The final draw for the straight knock-out tournament was later rescheduled to be held on 22 September 2020, at the UEFA headquarters in Nyon, Switzerland. The eight teams would have been split into four quarter-finals.

==Venues==
The tournament was originally to be held in four venues:
- Falcon Alkoholfri Arena, Falkenberg
- Örjans Vall, Halmstad
- Påskbergsvallen, Varberg
- Ängelholms IP, Ängelholm

==Original format and schedule==
Under the original format before the cancellation of the group stage, the group winners and runners-up would advance to the semi-finals. The semi-final winners would qualify for the 2020 FIFA U-17 Women's World Cup, and the semi-final losers would enter the FIFA U-17 Women's World Cup play-off for the final World Cup berth. The following matches would have been played under the original schedule in May 2020:
- Group A
  - 9 May 2020: Sweden v A4, A3 v A2
  - 12 May 2020: Sweden v A3, A2 v A4
  - 15 May 2020: A2 v Sweden, A4 v A3
- Group B
  - 10 May 2020: B1 v B4, B3 v B2
  - 13 May 2020: B1 v B3, B2 v B4
  - 16 May 2020: B2 v B1, B4 v B3
- Knockout stage
  - 19 May 2020: Winner Group A v Runner-up Group B (Semi-final 1), Winner Group B v Runner-up Group A (Semi-final 2)
  - 22 May 2020: Loser Semi-final 1 v Loser Semi-final 2 (FIFA U-17 Women's World Cup play-off), Winner Semi-final 1 v Winner Semi-final 2 (Final)

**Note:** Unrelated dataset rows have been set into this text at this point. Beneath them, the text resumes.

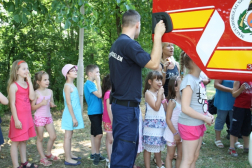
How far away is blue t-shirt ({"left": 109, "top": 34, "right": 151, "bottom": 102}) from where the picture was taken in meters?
2.68

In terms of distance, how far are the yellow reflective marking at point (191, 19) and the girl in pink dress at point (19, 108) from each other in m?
2.73

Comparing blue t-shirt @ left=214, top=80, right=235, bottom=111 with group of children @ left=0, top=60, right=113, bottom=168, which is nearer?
group of children @ left=0, top=60, right=113, bottom=168

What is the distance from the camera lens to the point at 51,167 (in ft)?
13.9

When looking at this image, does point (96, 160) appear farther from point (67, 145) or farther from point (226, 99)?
point (226, 99)

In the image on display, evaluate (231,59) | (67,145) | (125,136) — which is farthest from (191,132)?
(67,145)

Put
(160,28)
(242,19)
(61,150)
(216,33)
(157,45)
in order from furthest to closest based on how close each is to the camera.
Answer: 1. (61,150)
2. (157,45)
3. (160,28)
4. (216,33)
5. (242,19)

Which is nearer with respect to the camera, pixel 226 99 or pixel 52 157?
pixel 52 157

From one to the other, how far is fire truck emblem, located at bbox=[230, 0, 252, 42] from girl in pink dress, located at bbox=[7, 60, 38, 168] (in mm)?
3189

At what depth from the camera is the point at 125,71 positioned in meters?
2.73

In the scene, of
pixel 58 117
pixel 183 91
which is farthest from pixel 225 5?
pixel 58 117

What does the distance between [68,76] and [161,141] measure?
1872 millimetres

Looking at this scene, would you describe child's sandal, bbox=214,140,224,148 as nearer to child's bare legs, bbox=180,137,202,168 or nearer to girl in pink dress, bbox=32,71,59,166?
child's bare legs, bbox=180,137,202,168

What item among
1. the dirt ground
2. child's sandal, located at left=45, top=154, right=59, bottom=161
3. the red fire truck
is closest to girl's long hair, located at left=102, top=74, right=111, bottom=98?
the dirt ground

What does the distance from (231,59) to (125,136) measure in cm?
137
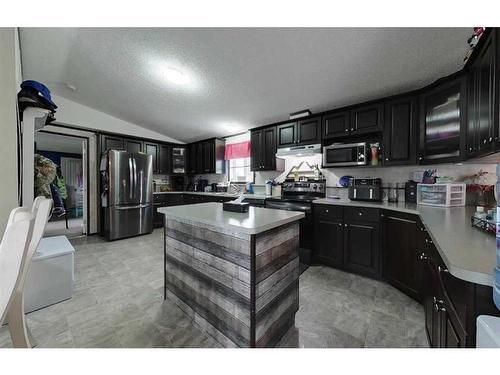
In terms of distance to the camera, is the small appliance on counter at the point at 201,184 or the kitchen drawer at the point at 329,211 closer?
the kitchen drawer at the point at 329,211

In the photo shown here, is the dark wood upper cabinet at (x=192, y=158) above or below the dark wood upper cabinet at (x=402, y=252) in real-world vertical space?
above

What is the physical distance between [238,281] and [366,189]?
219 cm

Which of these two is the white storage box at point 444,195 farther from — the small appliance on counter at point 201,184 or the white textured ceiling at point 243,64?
the small appliance on counter at point 201,184

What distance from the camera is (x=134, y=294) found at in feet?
6.79

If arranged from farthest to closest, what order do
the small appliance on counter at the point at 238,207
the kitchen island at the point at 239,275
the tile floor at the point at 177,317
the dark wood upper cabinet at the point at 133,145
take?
the dark wood upper cabinet at the point at 133,145 → the small appliance on counter at the point at 238,207 → the tile floor at the point at 177,317 → the kitchen island at the point at 239,275

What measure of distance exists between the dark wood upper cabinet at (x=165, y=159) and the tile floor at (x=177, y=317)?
3312 mm

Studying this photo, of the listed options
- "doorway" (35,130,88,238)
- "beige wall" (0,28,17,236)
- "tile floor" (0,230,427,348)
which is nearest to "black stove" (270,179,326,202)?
"tile floor" (0,230,427,348)

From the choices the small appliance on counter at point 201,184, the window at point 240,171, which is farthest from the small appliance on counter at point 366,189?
the small appliance on counter at point 201,184

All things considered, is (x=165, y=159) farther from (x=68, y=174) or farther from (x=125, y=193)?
(x=68, y=174)

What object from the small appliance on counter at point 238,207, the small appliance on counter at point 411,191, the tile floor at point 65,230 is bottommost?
the tile floor at point 65,230

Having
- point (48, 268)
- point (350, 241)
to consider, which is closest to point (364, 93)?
point (350, 241)

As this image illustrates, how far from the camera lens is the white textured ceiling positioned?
189 cm

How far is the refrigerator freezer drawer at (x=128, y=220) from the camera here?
13.1 ft
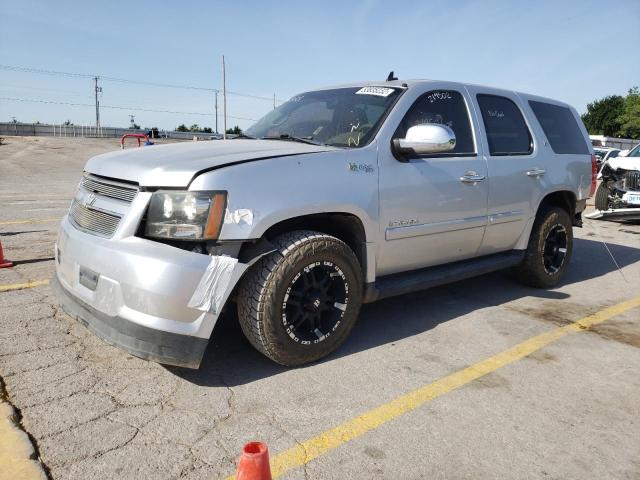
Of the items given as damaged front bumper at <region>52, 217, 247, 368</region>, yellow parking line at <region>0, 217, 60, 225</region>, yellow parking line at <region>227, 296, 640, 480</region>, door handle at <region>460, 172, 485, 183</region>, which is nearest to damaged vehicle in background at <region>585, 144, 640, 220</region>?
yellow parking line at <region>227, 296, 640, 480</region>

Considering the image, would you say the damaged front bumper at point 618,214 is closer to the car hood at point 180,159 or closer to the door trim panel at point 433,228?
the door trim panel at point 433,228

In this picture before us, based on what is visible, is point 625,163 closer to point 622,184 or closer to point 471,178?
point 622,184

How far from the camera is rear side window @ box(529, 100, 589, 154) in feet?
16.5

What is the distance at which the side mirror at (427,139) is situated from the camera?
335 cm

==Qualified teams for FIFA U-17 Women's World Cup==
The following three teams from UEFA, nominated by the UEFA Executive Committee, would have qualified for the 2021 FIFA U-17 Women's World Cup before the tournament was cancelled.

| Team | Qualified on | Previous appearances in FIFA U-17 Women's World Cup^{1} |
|---|---|---|
| Spain | 13 August 2020 | 4 (2010, 2014, 2016, 2018) |
| Germany | 13 August 2020 | 6 (2008, 2010, 2012, 2014, 2016, 2018) |
| England | 13 August 2020 | 2 (2008, 2016) |

^{1} Bold indicates champions for that year. Italic indicates hosts for that year.